The National Highway Traffic Safety Administration found that while young drivers account for 5.1% of all licensed drivers, they account for 8.5% of drivers involved in fatal crashes. 

“Of course, I was always like, ‘Oh what if something happens, like what if I get into an accident? What if I cause an accident?’ But I feel like I’ve progressed at a slow enough pace that I usually felt comfortable with what I was doing,” said Carlmont junior Adele Enthoven.

Defensive driving, anticipating dangerous situations before they happen, is taught by many driver education facilities, like All Seasons Driving in San Mateo, to ensure that their students will be responsible drivers once they get their licenses.
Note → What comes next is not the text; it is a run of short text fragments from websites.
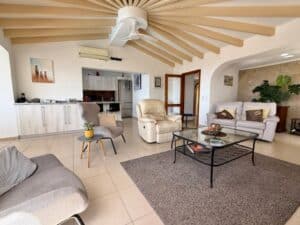 Foto van Villa in Jávea BALCON AL MAR – afbeelding 6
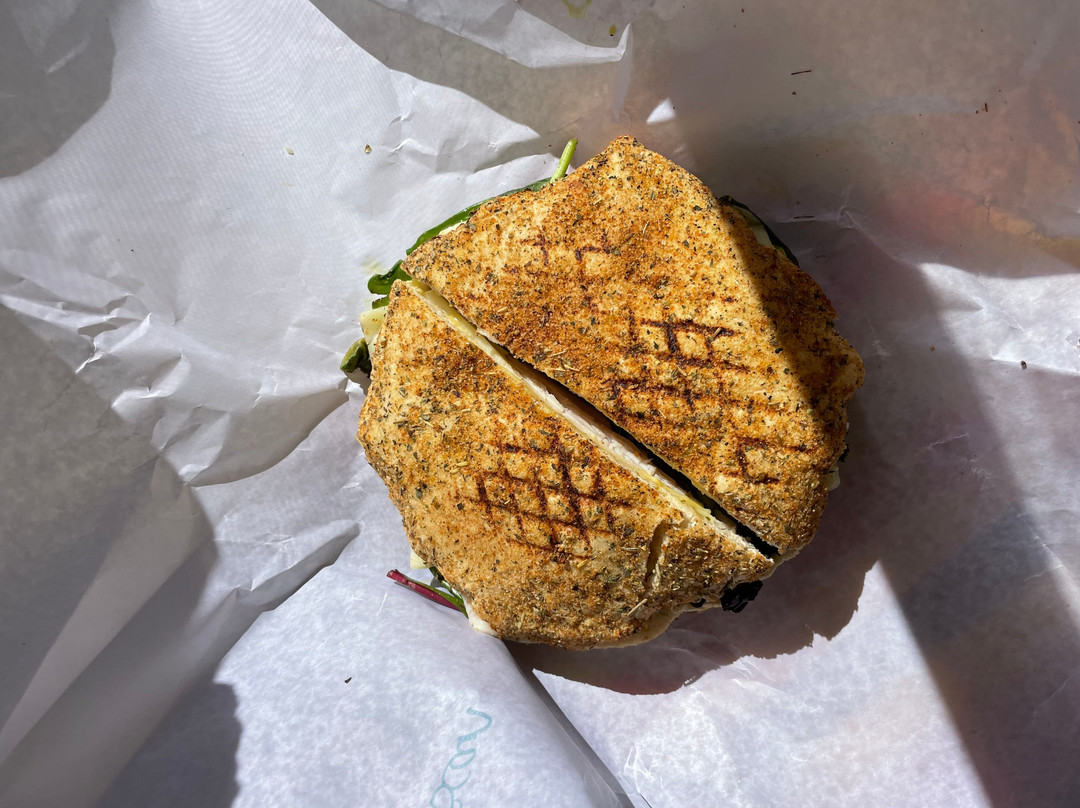 Sisters Gourmet Deli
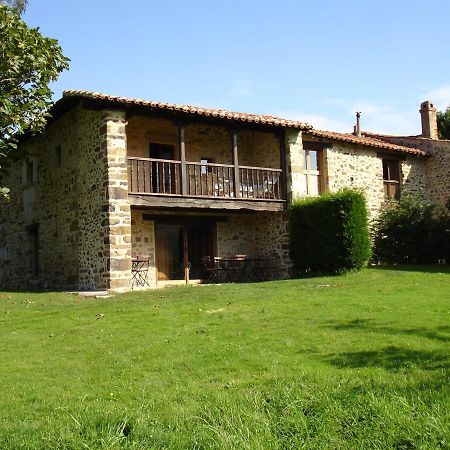 Casina del Naranjo Linares (Asturias) Exterior foto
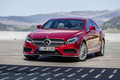 Mercedes-Benz CLS 2015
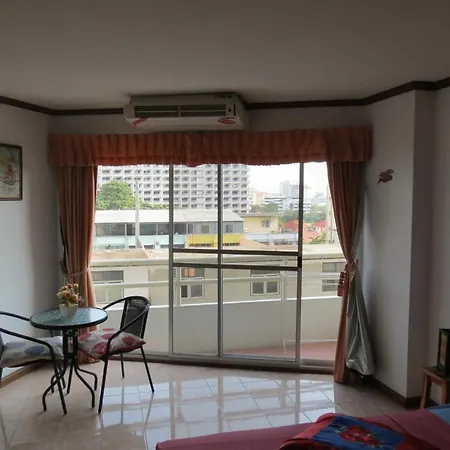 Bed & Breakfast View Talay 1b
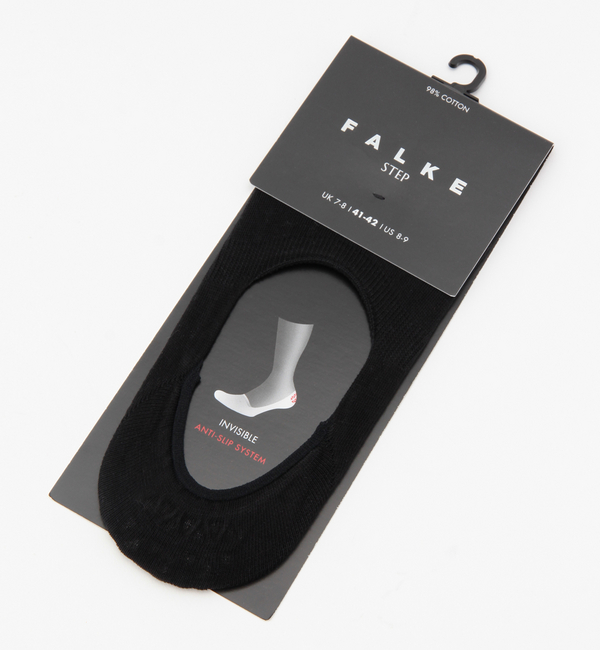 【ユナイテッドアローズ/UNITED ARROWS】 FALKE FAMILY STEP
According to the California Department of Motor Vehicles, defensive drivers are always looking ahead, and are continuously aware of traffic surrounding their vehicles. 
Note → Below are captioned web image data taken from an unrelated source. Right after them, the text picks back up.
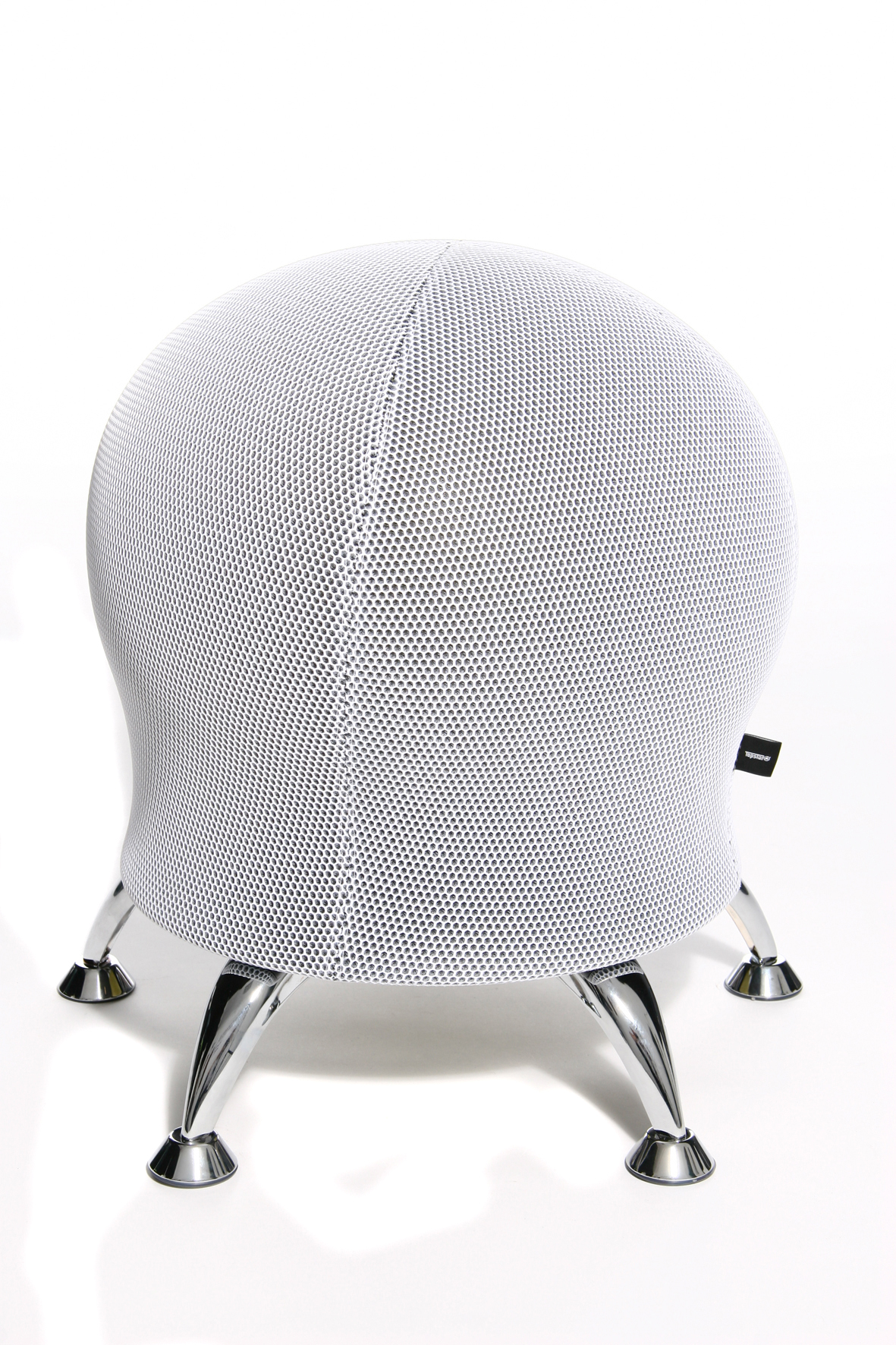Hocker Topstar Sitness 5 weiß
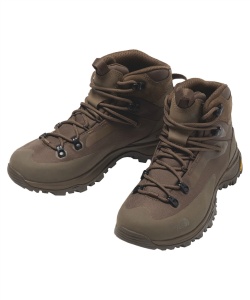 ザノースフェイス 登山靴 W Creston Hike Mid WP NFW52321 7 THE NORTH FACE（ザ ノースフェイス） W クレストン CRESTON Hike Mid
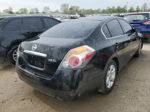 2009 Nissan Altima 2.5 Черный vin: 1N4AL21E19N460095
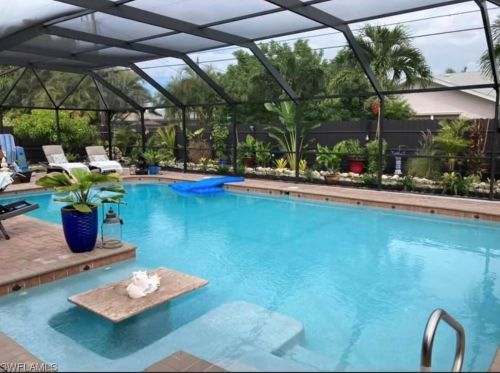 1439 22nd St, Cape Coral, FL 33990-4622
“All teenagers need to learn how to be defensive drivers. Usually, you want to be an offensive driver and kids want to go fast and drive recklessly, but if you’re a good defensive driver, you’re looking at people driving around you, and pedestrians because they’re the ones that are going to cause you to get into an accident,” Elzey said.

In Enthoven’s experience, driver education emphasized the illegality of driving under the influence. Despite this emphasis, there was a 5% increase in juvenile arrests for driving under the influence from 2019 to 2020, according to the Office of Juvenile Justice with Delinquency Programs. Additionally, 24% of teen drivers killed in fatal vehicle collisions had been drinking, according to the CDC.
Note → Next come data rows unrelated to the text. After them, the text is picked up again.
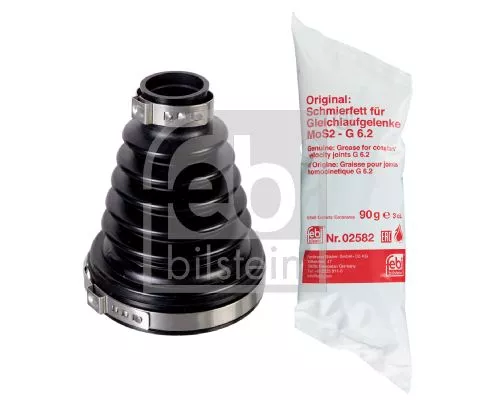 Bellow Kit, drive shaft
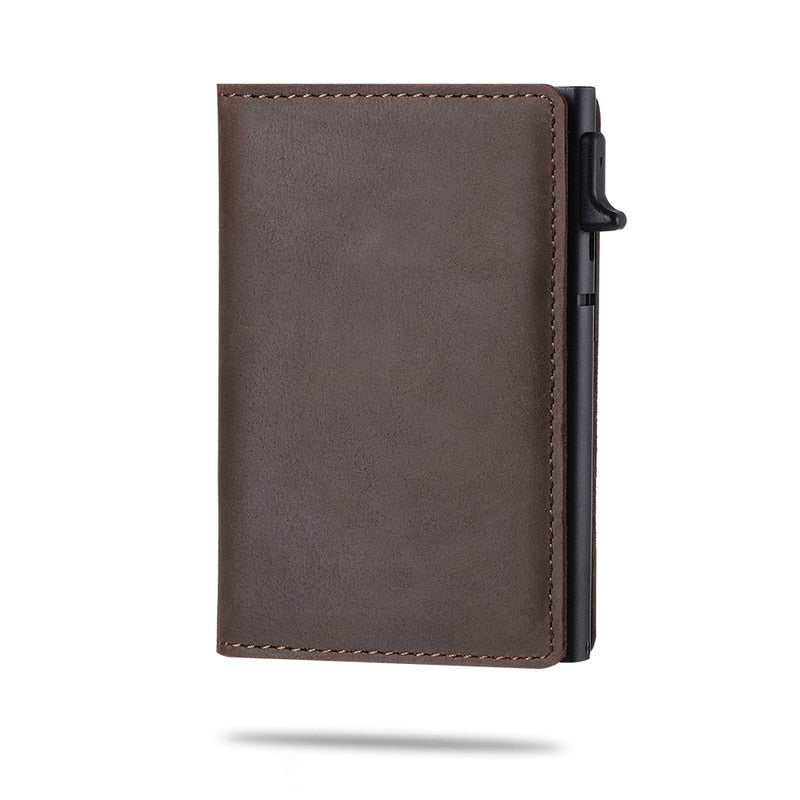 Smart Airtag Wallet
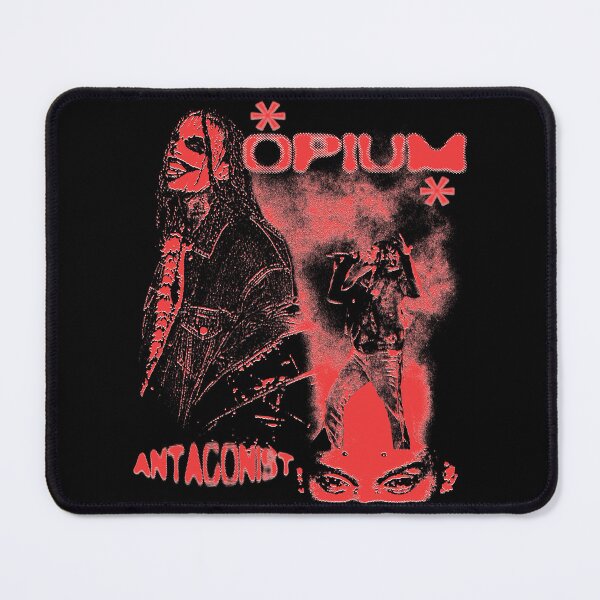 Item preview, OPIUM ANTAGONIST designed and sold by meriot.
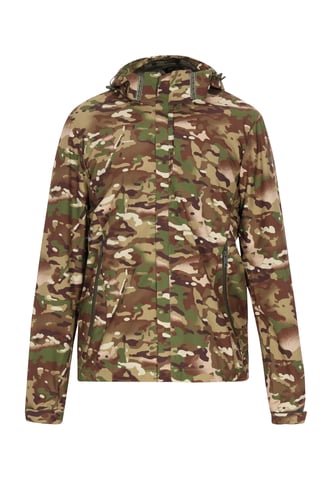 Mo Jacket Men olive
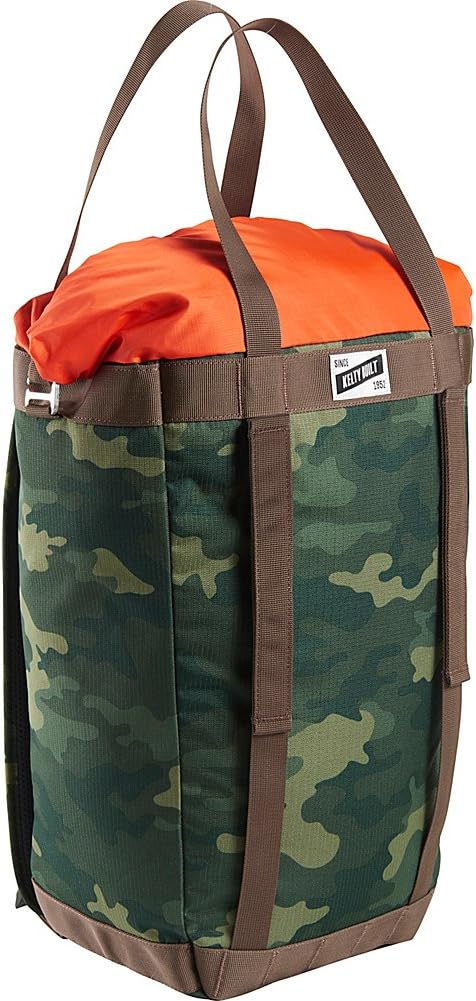 Hyphen Pack Tote Bag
“For me, I feel mostly the same drunk as when I’m sober. Driving like that, my reaction time felt a bit slower, but I didn’t feel super impaired,” said an unnamed Carlmont senior*. “But unsafe teenage driving causes hazards around schools. It causes accidents – you can cause accidents and then people die.”

Motor vehicle crashes happen more among teens aged 16 to 19 than among any other age group, according to the CDC. Per mile driven, teen drivers are nearly three times more likely to be in a fatal crash.

Elzey said, “Young lives are just destroyed. You’re in school, you have dreams to go to college. One little mistake can ruin all of that.”

*This source remains anonymous to protect them from social and legal consequences in accordance with Carlmont Media’s anonymous sourcing policy.